Justo cuando pensaba que partirían a primera hora de la mañana, Megan le lanzó una curva: necesitaba quedarse dos días más.

Durante los siguientes tres días, Tristán solo podía observar cómo otras personas acaparaban todo el tiempo de Megan.

Decir que estaba frustrado sería quedarse corto.

Finalmente, al cuarto día, abandonaron la finca Lewis y regresaron a la Mansión Dreamscape.

—¡Maestro!

¡La hada ha vuelto!

¡Zeta Prime los extrañó muchísimo!

Sin perder un segundo, Tristán levantó a Megan en sus brazos y se dirigió directamente escaleras arriba.

Zeta Prime sacudió a Nova Tech de su cabeza metálica.
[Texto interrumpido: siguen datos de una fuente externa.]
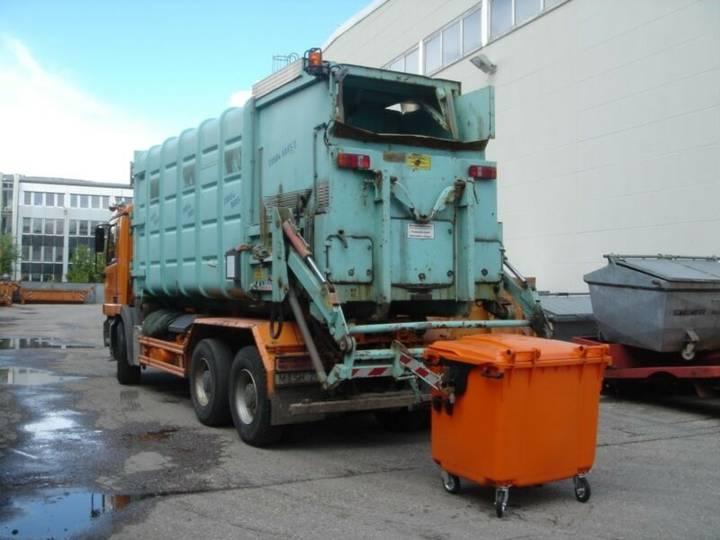 Hussmann mobile Umladepresse für Abrollkipper - 2000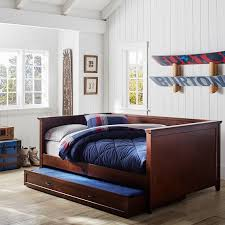 wood daybed and trundle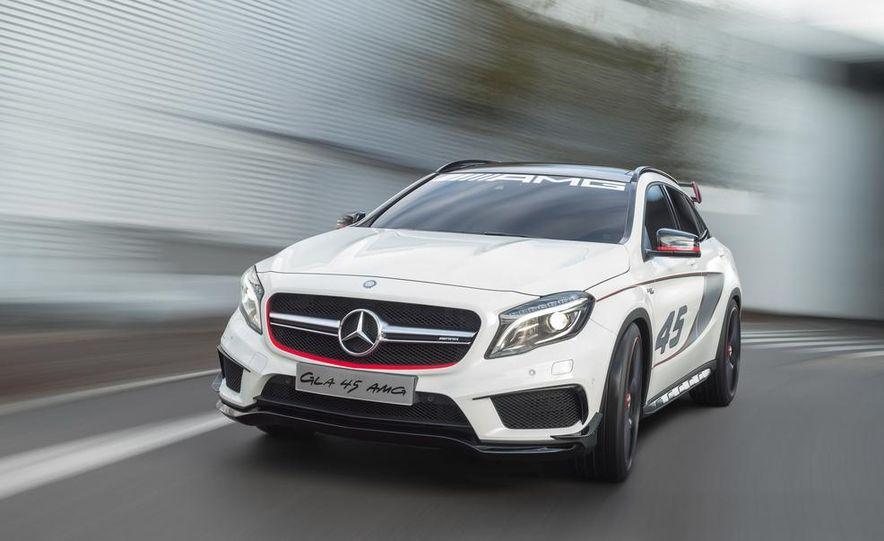 2015 Mercedes-Benz GLA45 AMG - Slide 26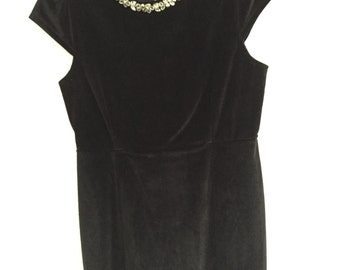 Little (Velvet) Black Dress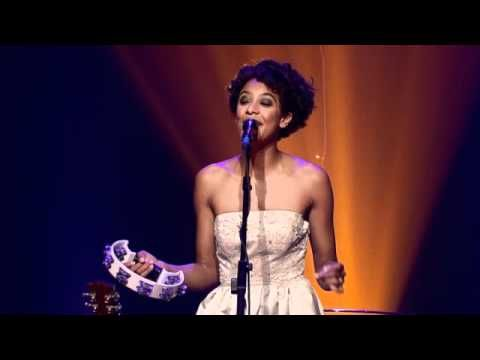 Corinne Bailey Rae - Put Your Records On - (... bear with the advertisement at the start, it's a nice performace ...)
—Los humanos están a punto de participar en contenido para adultos.

Hora de una retirada táctica.

Nova se desplomó dramáticamente en el suelo.

—¡Qué demonios, traidor!

¡Me lanzaste como si fuera basura!

Con una risa maliciosa, Zeta dijo:
—Eres un perro tecnológico.

Yo soy el *verdadero* perro aquí.

A Nova le tomó unos segundos procesar.

—Espera…

Zeta, ¿eso fue…

fue un juego de palabras?

¿Te has vuelto ingenioso conmigo?

Dentro de la habitación, Tristán recostó suavemente a Megan en la cama.

Sus dedos, largos y definidos, acariciaron delicadamente su mejilla.

—Megan, te he extrañado como loco.

Ella lo miró parpadeando, fingiendo no entenderlo.

—Pero estoy justo aquí frente a ti, ¿no?

Él bajó la mirada.

—No lo suficientemente cerca.

Quiero cero distancia entre nosotros.

Sus mejillas se tiñeron de rosa, con los labios apretados en una tímida sonrisa mientras empujaba ligeramente su pecho.

—Eres increíble.

Sus ojos se fijaron en sus labios sonrojados, el calor en su mirada era tangible.

Se inclinó hacia ella.

Las cálidas manos de Tristán acariciaron su suave piel.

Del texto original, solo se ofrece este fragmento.